Bytes.Codes

  • Understanding Scala's Type Classes

    Over the last year or so, I have found myself making more and more use of Scala’s Type Class system to add flexibility to my code. This is especially evident in the MongoDB Scala Driver, http://github.com/mongodb/casbah, where the most recent work has been to simplify many features by migrating them to type classes.

    During this work however, I’ve found during that many otherwise adroit Scala engineers seem befuddled or daunted by the Type Class. It does me no good to take advantage of clever features that my users don’t understand, and many will benefit from introducing these concepts to their own code. So let’s take a look at what type classes are, as well as how & why we can utilize them.

    Wikipedia defines a Type Class as “… a type system construct that supports ad-hoc polymorphism. This is achieved by adding constraints to type variables in parametrically polymorphic types”. Admittedly, a bit of a mouthful – and not very helpful to those of us who are self taught and lack the benefit of a comprehensive academic Computer Science education (myself included). Surely, there must be a way to simplify this concept?

    In evaluating these ideas, I’ve found it easiest to think of a Type Class (in Scala, at least) as a special kind of adapter, which can impart additional capabilities upon a given type or set of types. In Scala the Type Class is communicated through implicits, and imparts one, or both, of two behaviors. First, a Type Class can be to utilized to filter what types are valid for a given method call (which I detailed in this earlier post). Second, a Type Class can impart additional features and behaviors upon a type at method invocation time. This latter is much along the lines of an enhanced kind of composition, rather than the weaker inheritance which often plagues similar behaviors in a language like Java.

    To better understand what I am describing, let’s compare a few concepts around the creation and interaction of custom domain objects. I have several sets of tasks I have had to accomplish in Scala in the past – and Scala solutions show some elegant Type Class oriented approaches which are rooted in the Standard Library.
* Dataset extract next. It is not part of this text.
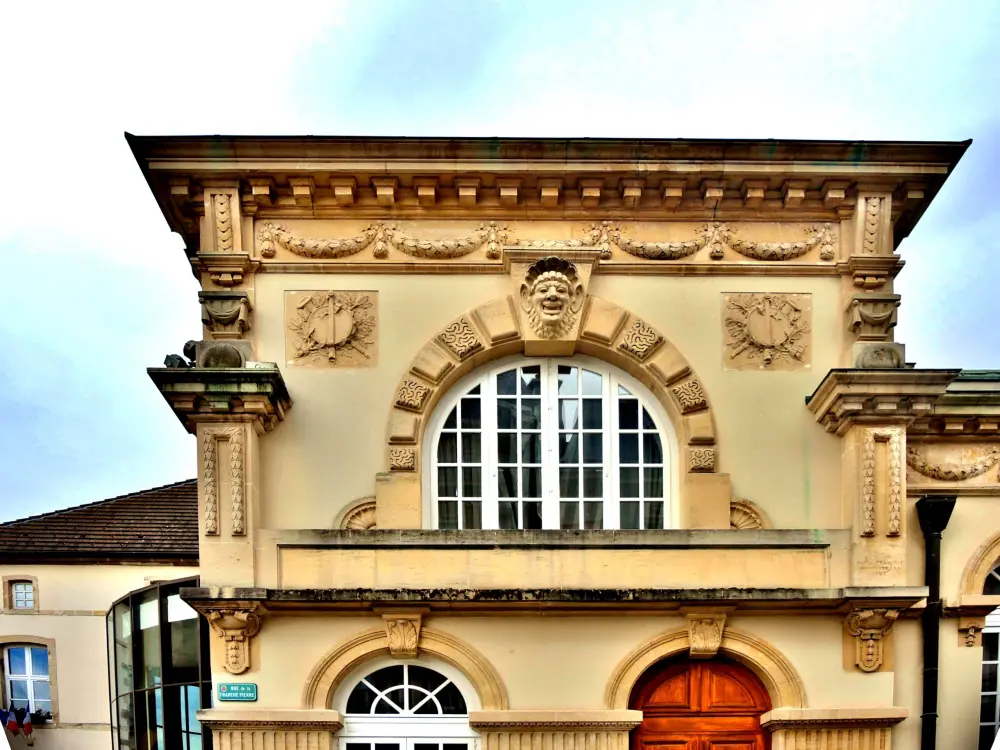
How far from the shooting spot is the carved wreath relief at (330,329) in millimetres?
11273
While this may seem a bit contrived, it is exactly the kind of problem through which I initially came to understand Type Classes –– and is thus an ideal lesson.

  • Forcing Scala Compiler 'Nothing' Checks

    Since early in its history, Casbah has had a helper method called getAs[T], where T is “Some type you’d like to fetch a particular field as”. Because of type erasure on the JVM, working with a Mongo Document can be annoying – the representation in Scala is the equivalent of a Map[String, Any]. If we were to work with the Map[String, Any] in a standard mode, fetching a field balance which is a Double would require manual casting.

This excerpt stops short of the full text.